O caminho escolhido por Spike Jonze abre espaço para várias críticas: o ar indie-alternativo pode não agradar a todos e repetir estruturas, fórmulas e firulas do cinema, eeerrr, indie-alternativo; a esperteza do roteiro e a proposta moderninha podem ir de encontro à construção do filme enquanto mera história de amor; e o ritmo mais lento e preocupado com a apresentação e o desenho dos personagens não é muito bem-vindo em tempos de um cinema mais rápido e super editado. Mas Jonze parece saber muito bem o que está fazendo e, por meio de diálogos e ações dos personagens, conduz a produção com delicadeza e mistura ficção científica e romance com propriedade.
Se pararmos para pensar, a proposta de Spike Jonze pode não ser nova ou extraordinária. Nos anos 1980, um computador e Lenny von Dohlen já disputaram o amor de Virginia Madsen no esquecido Amores Eletrônicos. Bianca não é um sistema operacional, mas a premissa do emocionante A Garota Ideal tem lá suas semelhanças com "Her": Ryan Gosling se apaixona e mantém uma relação com uma boneca de plástico com o apoio de sua comunidade. E filmes sobre perdão e corações partidos existem aos montes. Mas poucos têm a força de um Lost In Translation ou de um Brilho Eterno de uma Mente sem Lembranças. "Her" entra nessa (minha lista) com louvor.

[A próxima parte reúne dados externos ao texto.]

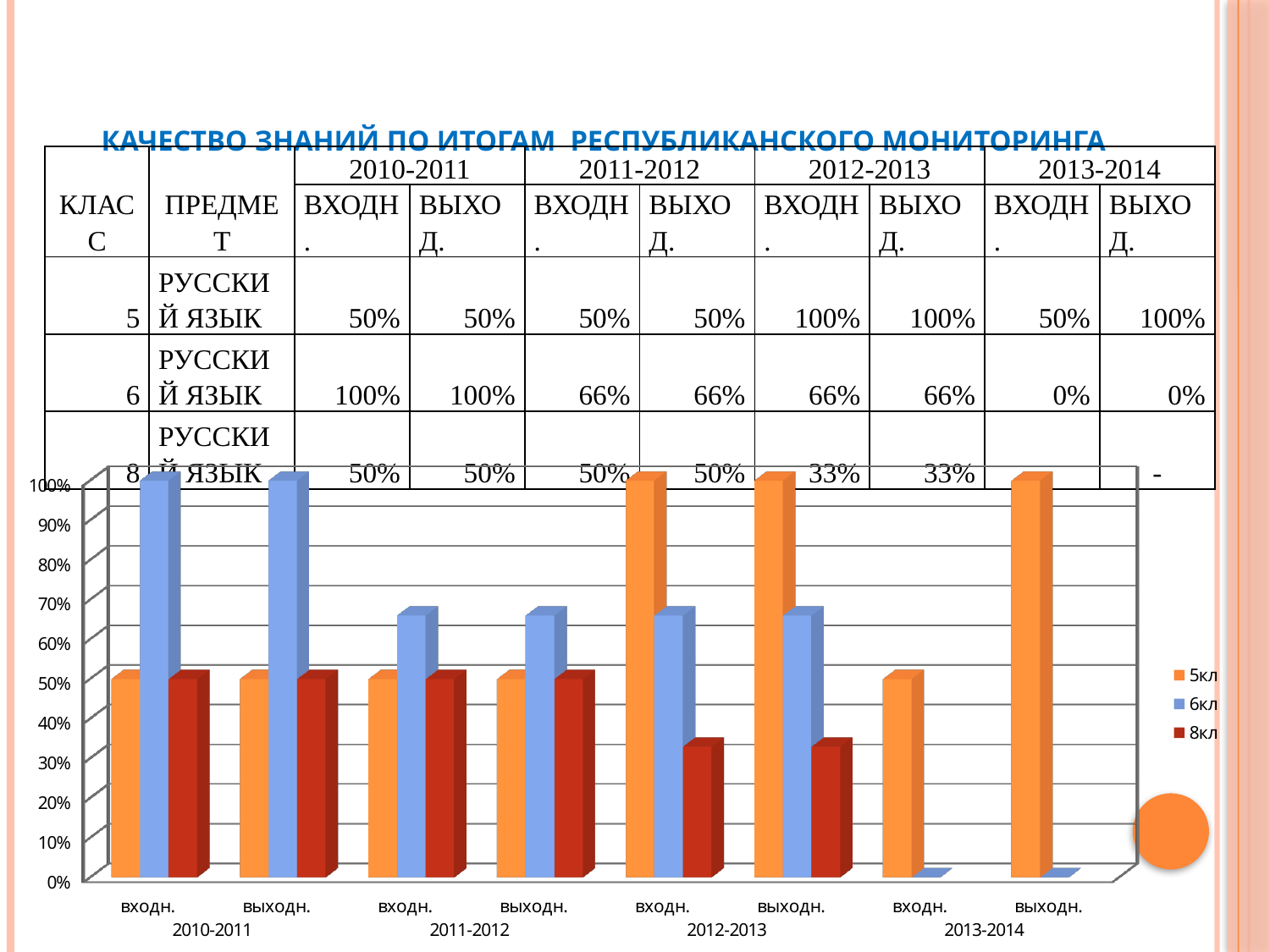
What is the value for 6кл at входн. 2013-2014? 0% What are the legend entries of the chart? 5кл, 6кл, 8кл Which series has the highest value at выходн. 2010-2011? 6кл What kind of chart is shown on the slide? bar chart What is the value for 5кл at входн. 2010-2011? 50% Is the value for 8кл at входн. 2012-2013 greater or less than 40%? less How many categories are shown along the x axis of the chart? 8 Which series has the higher value at входн. 2012-2013, 5кл or 6кл? 5кл What is the value for 6кл at входн. 2010-2011? 100% Is the value for 6кл at входн. 2011-2012 greater or less than 60%? greater What is the value for 5кл at выходн. 2013-2014? 100% How many series does the chart legend list? 3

terça-feira, 11 de fevereiro de 2014

Oscar: Pílulas


Philomena: Só fui ver “Philomena” porque o filme foi indicado ao Oscar. Gosto do diretor, acho a Judi Dench uma atriz simpática, mas a trama de uma velhinha que quer reencontrar o filho perdido há 50 anos não me dizia muito. O longa, no entanto, me conquistou com sua simplicidade e honestidade. Dirigido de forma quase banal por Stephen Frears, com um roteiro muito bem amarrado e uma atuação super carismática de Dench (amparada por um também simpático Steve Coogan), “Philomena” pode ser simples, mas conquista por abraçar sem reservas uma vertente emocional do cinema. É cinema para chorar e elevar a alma, mas muito bem feito e com direito a alfinetadas a Igreja Católica.

Trapaça: Não vi nada demais nesse filme que ganhou 10 indicações ao Oscar. Isso mesmo: 10 indicações (filme, diretor, roteiro, 4 indicações para os atores e muito mais) para um cinema de perucas, penteados, roupas extravagantes, cores berrantes e quase vazio de qualidades. Não me interpretem mal. “Trapaça” não é um filme ruim, mas nunca empolga e jamais decola. É tipo cinema caretinha, feito para divertir e não ofender ninguém. O roteiro é confuso, e a trama nunca parece se desenvolver. Os atores são bons, mas trabalham muito mais a caracterização do que os sentimentos das personagens (a exceção é Amy Adams, mas que fica prejudicada porque sua personagem muitas vezes assume uma função quase de bibelô na narrativa). David O´Russell, que sempre foi um bom diretor, prova que a cada trabalho parece mais perto de ser um operário padrão hollywoodiano e mais longe do cineasta original de “Três Reis”. Uma pena. Típico exemplo de muito, muito barulho por nada.